The place into which he looked was an aisle of
Titanic buildings, curving spaciously in either direction.
Overhead mighty cantilevers sprang together
across the huge width of the place, and a tracery of
translucent material shut out the sky. Gigantic
globes of cool white light shamed the pale sunbeams
that filtered down through the girders and wires.
Here and there a gossamer suspension bridge dotted
with foot passengers flung across the chasm and the
air was webbed with slender cables. A cliff of edifice
hung above him, he perceived as he glanced upward,
and the opposite facade was grey and dim and broken
by great archings, circular perforations, balconies,
buttresses, turret projections, myriads of vast windows,
and an intricate scheme of architectural relief.

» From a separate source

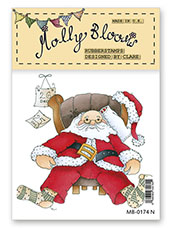 Rubber Stamp - Boxing Day Santa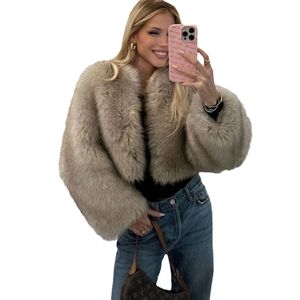 Iconische straatmodeweek luxe merk Gardient bijgesneden faux bontjas vrouwen winter hete coole meisjes pluizige korte bontjack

Athwart these ran inscriptions horizontally and
obliquely in an unfamiliar lettering. Here and there
close to the roof cables of a peculiar stoutness were
fastened, and drooped in a steep curve to circular
openings on the opposite side of the space, and even
as Graham noted these a remote and tiny figure of a
man clad in pale blue arrested his attention. This little
figure was far overhead across the space beside the
higher fastening of one of these festoons, hanging
forward from a little ledge of masonry and handling some
well-nigh invisible strings dependent from the line.

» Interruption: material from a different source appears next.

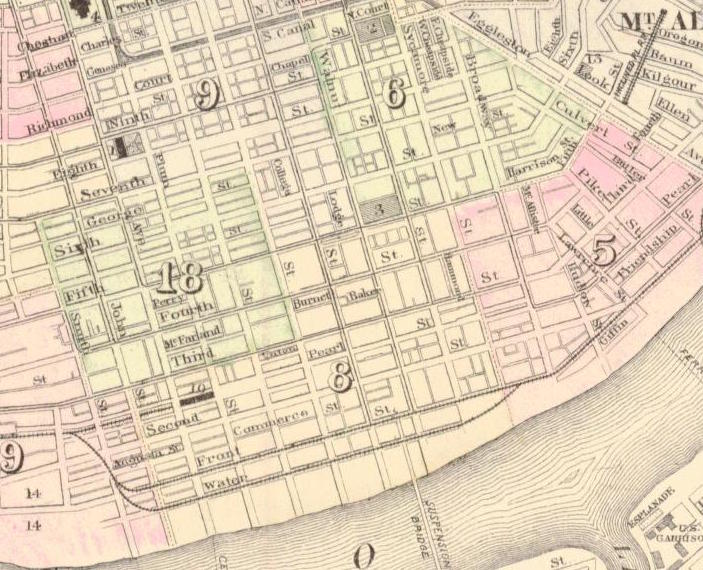 Cropped section of Gray’s New Map of Cincinnati (1876), showing Harrison Street in southeast corner of the Sixth Ward. Wood’s address is given as No. 15 Harrison St. in 1876, and she is listed as Woods Henrietta, widow, h. 19 Harrison in the city directory.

Then suddenly, with a swoop that sent Graham's heart
into his mouth, this man had rushed down the curve
and vanished through a round opening on the hither
side of the way. Graham had been looking up as he
came out upon the balcony, and the things he saw
above and opposed to him had at first seized his
attention to the exclusion of anything else. Then suddenly
he discovered the roadway! It was not a roadway at
all, as Graham understood such things, for in the
nineteenth century the only roads and streets were
beaten tracks of motionless earth, jostling rivulets of
vehicles between narrow footways. But this roadway
was three hundred feet across, and it moved; it moved,
all save the middle, the lowest part. For a moment,
the motion dazzled his mind. Then he understood.
Under the balcony this extraordinary roadway ran
swiftly to Graham's right, an endless flow rushing
along as fast as a nineteenth century express train, an
endless platform of narrow transverse overlapping
slats with little interspaces that permitted it to follow
the curvatures of the street. Upon it were seats, and
here and there little kiosks, but they swept by too
swiftly for him to see what might be therein. From
this nearest and swiftest platform a series of others
descended to the centre of the space. Each moved to
the right, each perceptibly slower than the one above
it, but the difference in pace was small enough to permit
anyone to step from any platform to the one adjacent,
and so walk uninterruptedly from the swiftest to
the motionless middle way. Beyond this middle way
was another series of endless platforms rushing with
varying pace to Graham's left. And seated in crowds
upon the two widest and swiftest platforms, or stepping
from one to another down the steps, or swarming
over the central space, was an innumerable and
wonderfully diversified multitude of people.